Progressive pulmonary fibrosis (PPF) represents one of the most challenging phenotypes within the interstitial lung disease (ILD) space and is defined by worsening fibrosis observed by high-resolution computed tomography scans, declining lung function, and persistent symptoms. Although the approval of antifibrotics have expanded treatment options in recent years, they primarily slow functional decline rather than halt or completely reverse fibrosis. Patients frequently continue to experience breathlessness, reduced exercise tolerance, and diminished quality of life. As a result, the unmet needs in PPF remain substantial, says GlobalData, a leading intelligence and productivity platform.
The most pressing unmet need remains therapeutic efficacy beyond the slowing of lung function decline. The current approved antifibrotics, Boehringer Ingelheim’s Ofev (nintedanib) and Jascayd (nerandomilast), have demonstrated an ability to reduce the rate of forced vital capacity decline, but they do not restore lost lung capacity or prevent progression in all patients. Furthermore, the side-effect profile of these products, specifically the gastrointestinal issues, can limit the adherence of patients.
As a result, there is a clear need for therapies that target novel mechanisms of action, such as the lysophosphatidic acid receptor 1 (LPA1) antagonist admilparant by Bristol Myers Squibb, which is in Phase III trials, to increase treatment options available to patients. LPA mediates a multicellular response to wound healing and collagen deposition, and inhibition of LPA1 interrupts this fibrotic cascade, reducing epithelial injury, inflammation, and fibrosis in PPF patients.
Connor Daniels, Healthcare Analyst at GlobalData, comments: “Combination approaches that leverage multiple mechanisms of action may ultimately be required, but robust data supporting this is currently lacking. Until treatments can meaningfully alter the prognosis of patients, PPF will remain a disease that is managed rather than modified.”
A second major gap lies in diagnosis and disease monitoring. PPF is not a single disease but a clinical behavior that can arise from diverse underlying ILDs, including autoimmune-associated and hypersensitivity-related ILD. As a result, identifying which patients will transition to a progressive phenotype remains a challenge. Diagnostic delays can be common due to variability in imaging interpretation, which further complicates patient assessment. Identification of reliable biomarkers capable of predicting progression would be crucial to identify patients at risk of progression and guide therapeutic selection, but this has proved to be a challenge so far due to the heterogeneity of the condition.

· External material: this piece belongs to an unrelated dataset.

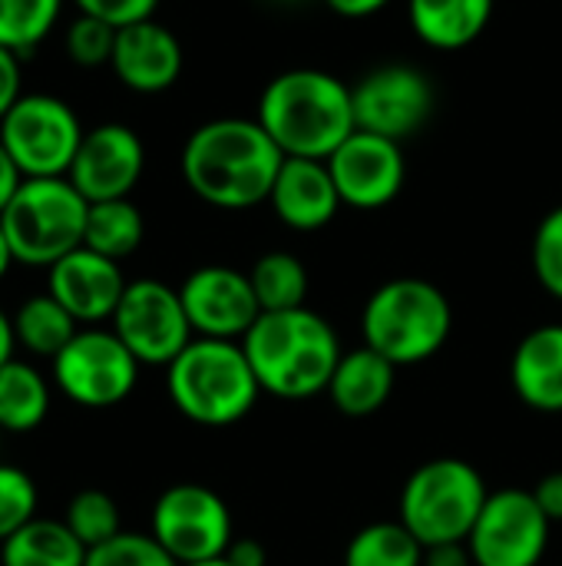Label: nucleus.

The abundance of biomarkers, such as IGFBP2, PTX3, LGALS1, LGALS9, and MMP2, has been shown to change as the progression of the fibrosis is slowed after treatment with Ofev for one year, according to a 2025 study by Miceli and colleagues in Scientific Reports. This shows that fibrosis-related biomarkers do change in response to treatment and therefore may be crucial to monitor disease progression and therapeutic response, but a lot more research is required to validate this.
Daniels adds: “Advances in high-resolution computed tomography quantification and AI-assisted imaging analysis have shown promise, but these are yet to be fully integrated into patient care. Without earlier identification and risk management, opportunities for timely intervention may be missed.”
Finally, the broader supportive care landscape available to patients is a significant unmet need. Physicians can find it challenging to decide whether to prescribe a patient an immunomodulator, an antifibrotic, or a combination of the two. Therefore, further education is required to help fill this knowledge gap and help physicians make the best decisions for their patients.
Daniels concludes: “Addressing PPF comprehensively will also require more than novel drugs. It will require multidisciplinary care models that involve pulmonary rehabilitation, oxygen therapy, as well as pharmaceutical intervention, to create a comprehensive approach to improve patients’ quality of life.”